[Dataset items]
* * * * * * * * *

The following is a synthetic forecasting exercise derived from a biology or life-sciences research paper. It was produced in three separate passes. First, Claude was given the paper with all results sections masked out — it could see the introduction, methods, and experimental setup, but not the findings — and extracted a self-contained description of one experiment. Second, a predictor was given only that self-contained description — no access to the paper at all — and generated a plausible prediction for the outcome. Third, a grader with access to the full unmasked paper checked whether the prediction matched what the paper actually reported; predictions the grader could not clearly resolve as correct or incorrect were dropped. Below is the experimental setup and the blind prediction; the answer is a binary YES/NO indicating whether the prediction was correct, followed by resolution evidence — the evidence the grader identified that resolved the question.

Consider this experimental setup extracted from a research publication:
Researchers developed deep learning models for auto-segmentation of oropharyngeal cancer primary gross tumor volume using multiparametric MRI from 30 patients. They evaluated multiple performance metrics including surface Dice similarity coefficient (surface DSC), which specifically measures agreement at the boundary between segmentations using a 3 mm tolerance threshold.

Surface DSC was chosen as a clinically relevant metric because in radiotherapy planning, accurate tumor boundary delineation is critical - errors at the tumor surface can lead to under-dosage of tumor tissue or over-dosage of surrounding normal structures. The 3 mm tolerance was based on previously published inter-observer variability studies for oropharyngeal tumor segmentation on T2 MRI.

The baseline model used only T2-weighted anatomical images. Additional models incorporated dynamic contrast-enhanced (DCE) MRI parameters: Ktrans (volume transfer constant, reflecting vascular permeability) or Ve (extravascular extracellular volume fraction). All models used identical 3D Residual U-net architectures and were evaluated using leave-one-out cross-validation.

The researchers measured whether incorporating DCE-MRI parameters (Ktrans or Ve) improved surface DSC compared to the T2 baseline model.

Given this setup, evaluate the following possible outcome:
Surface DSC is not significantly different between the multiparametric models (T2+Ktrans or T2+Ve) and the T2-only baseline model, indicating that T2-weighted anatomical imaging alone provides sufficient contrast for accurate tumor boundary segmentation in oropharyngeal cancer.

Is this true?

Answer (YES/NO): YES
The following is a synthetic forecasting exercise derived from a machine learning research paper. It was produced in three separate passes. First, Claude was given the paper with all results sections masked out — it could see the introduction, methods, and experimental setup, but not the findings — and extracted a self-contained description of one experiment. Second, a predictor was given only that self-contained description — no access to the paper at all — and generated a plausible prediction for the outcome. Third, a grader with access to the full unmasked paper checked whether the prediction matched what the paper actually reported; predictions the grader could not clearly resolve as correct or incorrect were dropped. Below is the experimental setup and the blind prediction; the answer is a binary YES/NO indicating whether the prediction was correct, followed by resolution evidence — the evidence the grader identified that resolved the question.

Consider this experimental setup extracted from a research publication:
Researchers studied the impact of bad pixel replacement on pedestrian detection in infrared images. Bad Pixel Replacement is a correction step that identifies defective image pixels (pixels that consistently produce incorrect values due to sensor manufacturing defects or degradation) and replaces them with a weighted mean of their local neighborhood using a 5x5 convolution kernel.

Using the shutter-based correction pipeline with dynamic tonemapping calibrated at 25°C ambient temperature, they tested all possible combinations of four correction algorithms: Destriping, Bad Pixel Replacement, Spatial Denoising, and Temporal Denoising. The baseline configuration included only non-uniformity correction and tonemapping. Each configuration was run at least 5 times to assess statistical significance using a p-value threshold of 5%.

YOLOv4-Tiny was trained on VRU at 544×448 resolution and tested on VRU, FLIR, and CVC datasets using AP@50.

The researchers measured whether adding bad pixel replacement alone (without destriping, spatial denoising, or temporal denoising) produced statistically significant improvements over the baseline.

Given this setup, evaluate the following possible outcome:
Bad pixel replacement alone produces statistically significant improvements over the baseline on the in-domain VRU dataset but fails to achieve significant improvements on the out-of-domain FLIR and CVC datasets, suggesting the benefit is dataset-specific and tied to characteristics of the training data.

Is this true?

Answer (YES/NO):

* * * * * * * * *

• Work to complete
The expected answer is an exact copy of the lines above, beginning at the line with "Surface DSC is" and ending at the line with "from a machine", with both ends in.

• Response to the exercise
Surface DSC is not significantly different between the multiparametric models (T2+Ktrans or T2+Ve) and the T2-only baseline model, indicating that T2-weighted anatomical imaging alone provides sufficient contrast for accurate tumor boundary segmentation in oropharyngeal cancer.

Is this true?

Answer (YES/NO): YES
The following is a synthetic forecasting exercise derived from a machine learning research paper. It was produced in three separate passes. First, Claude was given the paper with all results sections masked out — it could see the introduction, methods, and experimental setup, but not the findings — and extracted a self-contained description of one experiment. Second, a predictor was given only that self-contained description — no access to the paper at all — and generated a plausible prediction for the outcome. Third, a grader with access to the full unmasked paper checked whether the prediction matched what the paper actually reported; predictions the grader could not clearly resolve as correct or incorrect were dropped. Below is the experimental setup and the blind prediction; the answer is a binary YES/NO indicating whether the prediction was correct, followed by resolution evidence — the evidence the grader identified that resolved the question.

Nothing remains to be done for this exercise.